The move, which goes into effect next year, is meant to address past criticisms of Glass Lewis’s approach to compensation analysis, experts say. Some companies bristled, for example, at the firm’s emphasis on one-year total shareholder returns, a metric which is less meaningful than, say, the five-year total shareholder-return average. Notably, Glass Lewis’s new model directly incorporates the U.S. Securities and Exchange Commission’s pay-versus-performance tables into its methodology. “This is the first time a proxy advisor is specifically using pay-versus-performance disclosures in these calculations,” says Irv Becker, vice chairman in Korn Ferry’s Executive Pay and Governance practice. “Up until now, there hasn’t been much feedback or finger-pointing to pay-versus-performance disclosures.”
Glass Lewis’s revision of its model comes at a time when pay transparency has been garnering attention globally. In the US, a number of state and local governments require companies to disclose salary ranges in job postings; in the EU, new rules on pay transparency will go into effect in 2026.
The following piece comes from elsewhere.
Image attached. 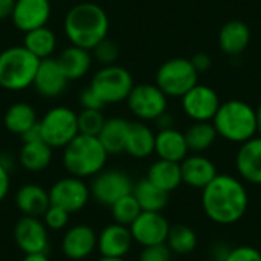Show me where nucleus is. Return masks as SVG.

To be sure, the fact that one proxy advisor has taken a new approach to pay-for-performance assessments doesn’t mean compensation committees everywhere have to overhaul their own practices. For one thing, Glass Lewis hasn’t gone into detail about the metrics and calculations it uses to arrive at its scores. “They’re clarifying some of their tests at a high level, but not fully disclosing their approach,” Becker says. Many companies already using best practices—such as increasing the level of disclosure to explain, say, a one-time award—can proceed with business as usual. For firms that may not be as diligent, however, the new methodology could be “a wake-up call,” Becker says.
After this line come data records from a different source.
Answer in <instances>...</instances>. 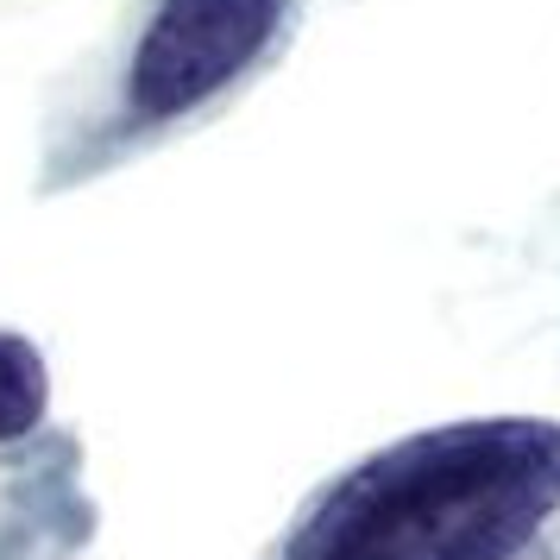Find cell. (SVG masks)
<instances>
[{
  "instance_id": "obj_1",
  "label": "cell",
  "mask_w": 560,
  "mask_h": 560,
  "mask_svg": "<svg viewBox=\"0 0 560 560\" xmlns=\"http://www.w3.org/2000/svg\"><path fill=\"white\" fill-rule=\"evenodd\" d=\"M548 523H560V422L472 416L328 479L278 560H510Z\"/></svg>"
},
{
  "instance_id": "obj_2",
  "label": "cell",
  "mask_w": 560,
  "mask_h": 560,
  "mask_svg": "<svg viewBox=\"0 0 560 560\" xmlns=\"http://www.w3.org/2000/svg\"><path fill=\"white\" fill-rule=\"evenodd\" d=\"M296 26L303 0H145L57 127L45 183H82L214 120L290 51Z\"/></svg>"
},
{
  "instance_id": "obj_3",
  "label": "cell",
  "mask_w": 560,
  "mask_h": 560,
  "mask_svg": "<svg viewBox=\"0 0 560 560\" xmlns=\"http://www.w3.org/2000/svg\"><path fill=\"white\" fill-rule=\"evenodd\" d=\"M51 372L26 334H0V441H20L45 422Z\"/></svg>"
},
{
  "instance_id": "obj_4",
  "label": "cell",
  "mask_w": 560,
  "mask_h": 560,
  "mask_svg": "<svg viewBox=\"0 0 560 560\" xmlns=\"http://www.w3.org/2000/svg\"><path fill=\"white\" fill-rule=\"evenodd\" d=\"M510 560H560V523H548V529L535 535L523 555H510Z\"/></svg>"
}]
</instances>
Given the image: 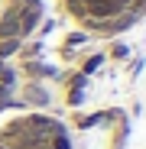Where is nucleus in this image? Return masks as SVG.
Masks as SVG:
<instances>
[{
    "mask_svg": "<svg viewBox=\"0 0 146 149\" xmlns=\"http://www.w3.org/2000/svg\"><path fill=\"white\" fill-rule=\"evenodd\" d=\"M0 149H68V146L59 127H52L39 117H29L0 133Z\"/></svg>",
    "mask_w": 146,
    "mask_h": 149,
    "instance_id": "f257e3e1",
    "label": "nucleus"
},
{
    "mask_svg": "<svg viewBox=\"0 0 146 149\" xmlns=\"http://www.w3.org/2000/svg\"><path fill=\"white\" fill-rule=\"evenodd\" d=\"M143 0H68V7L75 10L78 19L91 23V26H107V23L124 19L133 7H140Z\"/></svg>",
    "mask_w": 146,
    "mask_h": 149,
    "instance_id": "f03ea898",
    "label": "nucleus"
}]
</instances>
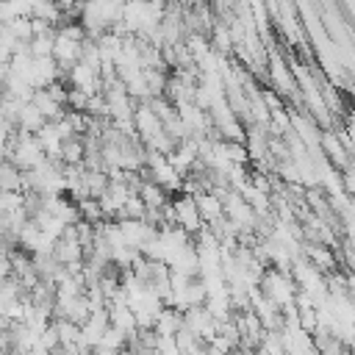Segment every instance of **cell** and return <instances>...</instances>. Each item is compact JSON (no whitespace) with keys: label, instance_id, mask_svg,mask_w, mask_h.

But experts say the Glass Lewis update could provide more ammunition for investor activism, which already is at all-time highs. That’s because activists often look for proof points that executive pay and performance are out of sync. If firms don’t provide narratives to explain performance or pay issues, proxy advisors may impose their own, which could in turn chip away at investor support—and encourage activists to wage proxy fights, experts say. “If a company is underperforming or activists sense a stock is undervalued, they’ll use any mechanism possible for their case,” says Claudia Pici Morris, co-lead of the Board Succession Practice at Korn Ferry. “So if this is a new mechanism they can use, they likely will.”
In most cases, Glass Lewis’s updating of its compensation-analysis model is a reminder to compensation committees to revisit their disclosure strategies, use consultants or advisors to run predictive tests under proxy-advisor methodologies, and ensure a clear narrative for anything that’s out of the ordinary. “Directors need to stay apprised of how their story is interpreted by external parties, especially proxy-advisor firms,” says Sarah Oliva, a principal in Korn Ferry’s Board Effectiveness practice.